L’aide des algorithmes

« On aimerait un pansement intelligent connecté qui nous prévienne, sur notre smartphone, que tel patient a du biofilm sur sa plaie et qu’il faut peut-être intervenir, mais je pense que ce n’est pas tout à fait pour demain », déplore le Dr Meaume. En revanche, un pansement en cours de développement permettrait de détecter la présence de biofilm en changeant de couleur mais il ne sera pas disponible avant au moins trois ans. En attendant, des algorithmes peuvent être utilisés afin d’orienter le diagnostic. « Les algorithmes se développent dans la littérature avec un certain nombre de questions, une sorte de check-list à laquelle on répond, qui nous permet de dire qu’il y a des arguments pour dire qu’il y a du biofilm en l’absence de tests plus simples », explique le Dr Meaume.
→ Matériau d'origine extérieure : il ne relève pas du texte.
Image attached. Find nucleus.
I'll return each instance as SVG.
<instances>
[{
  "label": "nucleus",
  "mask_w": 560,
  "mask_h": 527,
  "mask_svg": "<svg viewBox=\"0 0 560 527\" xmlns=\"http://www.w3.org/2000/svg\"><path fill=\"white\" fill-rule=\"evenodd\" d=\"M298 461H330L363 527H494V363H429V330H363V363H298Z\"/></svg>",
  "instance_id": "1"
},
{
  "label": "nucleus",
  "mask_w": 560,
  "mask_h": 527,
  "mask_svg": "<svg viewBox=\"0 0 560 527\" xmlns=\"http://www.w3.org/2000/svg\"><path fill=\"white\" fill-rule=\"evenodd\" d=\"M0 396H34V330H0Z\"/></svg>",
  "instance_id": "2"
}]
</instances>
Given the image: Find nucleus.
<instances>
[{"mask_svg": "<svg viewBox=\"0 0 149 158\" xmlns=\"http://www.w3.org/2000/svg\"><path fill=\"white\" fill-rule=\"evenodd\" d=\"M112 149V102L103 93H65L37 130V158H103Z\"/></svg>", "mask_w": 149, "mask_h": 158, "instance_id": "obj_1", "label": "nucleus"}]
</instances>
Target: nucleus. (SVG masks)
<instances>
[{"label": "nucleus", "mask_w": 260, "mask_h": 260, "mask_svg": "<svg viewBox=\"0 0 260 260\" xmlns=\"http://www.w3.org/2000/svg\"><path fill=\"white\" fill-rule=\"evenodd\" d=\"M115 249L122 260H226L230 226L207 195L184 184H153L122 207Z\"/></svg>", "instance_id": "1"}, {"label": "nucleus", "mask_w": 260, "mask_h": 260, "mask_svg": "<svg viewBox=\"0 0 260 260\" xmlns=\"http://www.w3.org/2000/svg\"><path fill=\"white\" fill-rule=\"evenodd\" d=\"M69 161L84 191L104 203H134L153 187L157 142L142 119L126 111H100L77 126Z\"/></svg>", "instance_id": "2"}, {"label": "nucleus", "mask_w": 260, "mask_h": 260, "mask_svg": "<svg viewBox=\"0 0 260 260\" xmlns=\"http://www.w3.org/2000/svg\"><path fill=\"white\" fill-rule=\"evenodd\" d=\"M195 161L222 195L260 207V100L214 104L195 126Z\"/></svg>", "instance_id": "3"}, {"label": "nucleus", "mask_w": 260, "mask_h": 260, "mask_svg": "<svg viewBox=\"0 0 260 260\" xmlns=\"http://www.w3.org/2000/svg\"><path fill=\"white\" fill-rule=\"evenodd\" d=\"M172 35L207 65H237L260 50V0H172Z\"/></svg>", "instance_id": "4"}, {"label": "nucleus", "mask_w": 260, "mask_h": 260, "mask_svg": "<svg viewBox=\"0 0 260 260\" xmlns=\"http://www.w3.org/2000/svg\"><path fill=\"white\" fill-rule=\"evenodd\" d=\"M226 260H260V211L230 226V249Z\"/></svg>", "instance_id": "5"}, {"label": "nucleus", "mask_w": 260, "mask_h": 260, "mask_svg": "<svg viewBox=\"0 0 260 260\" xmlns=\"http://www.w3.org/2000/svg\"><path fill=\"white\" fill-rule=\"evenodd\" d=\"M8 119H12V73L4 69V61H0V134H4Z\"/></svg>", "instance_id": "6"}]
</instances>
Il n’existe pas assez d’études pour modifier radicalement les stratégies thérapeutiques actuellement déployées. En outre, ces dernières semblent plutôt bien adaptées avec l’association du lavage à une détersion mécanique (bistouri, compresses de type Debrisoft). Le recours à un antiseptique peut être envisagé mais pas n’importe lequel. « Les antiseptiques classiques ne sont pas vraiment actifs », indique le Dr Meaume, qui recommande l’utilisation d’antiseptiques à large spectre comme le Protonsan qui semblerait, d’après des études in vitro, perturber le biofilm. Mais ce dernier n’est pas remboursé. « Surtout, lorsque l’on suspecte l’existence d’un biofilm, il s’agit d’adapter notre rythme de changement de pansement. On repasse à un changement quotidien », insiste-t-elle.

Le traitement par pression négative, l’électrostimulation et les ultrasons pourraient également être utiles, mais ils nécessitent plus de recherches. « Il faut continuer à développer la recherche, explique la dermatologue. Disposer d’un test nous aiderait certainement. Et on a besoin de traitements qui vont empêcher la reformation du biofilm car il se reforme extrêmement rapidement. »

* Comme le fait d’entretenir la réaction inflammatoire délétère pour la cicatrisation, d’inactiver les antiseptiques et les antibiotiques locaux, d’entraîner des récurrences infectieuses par relargage de bactéries.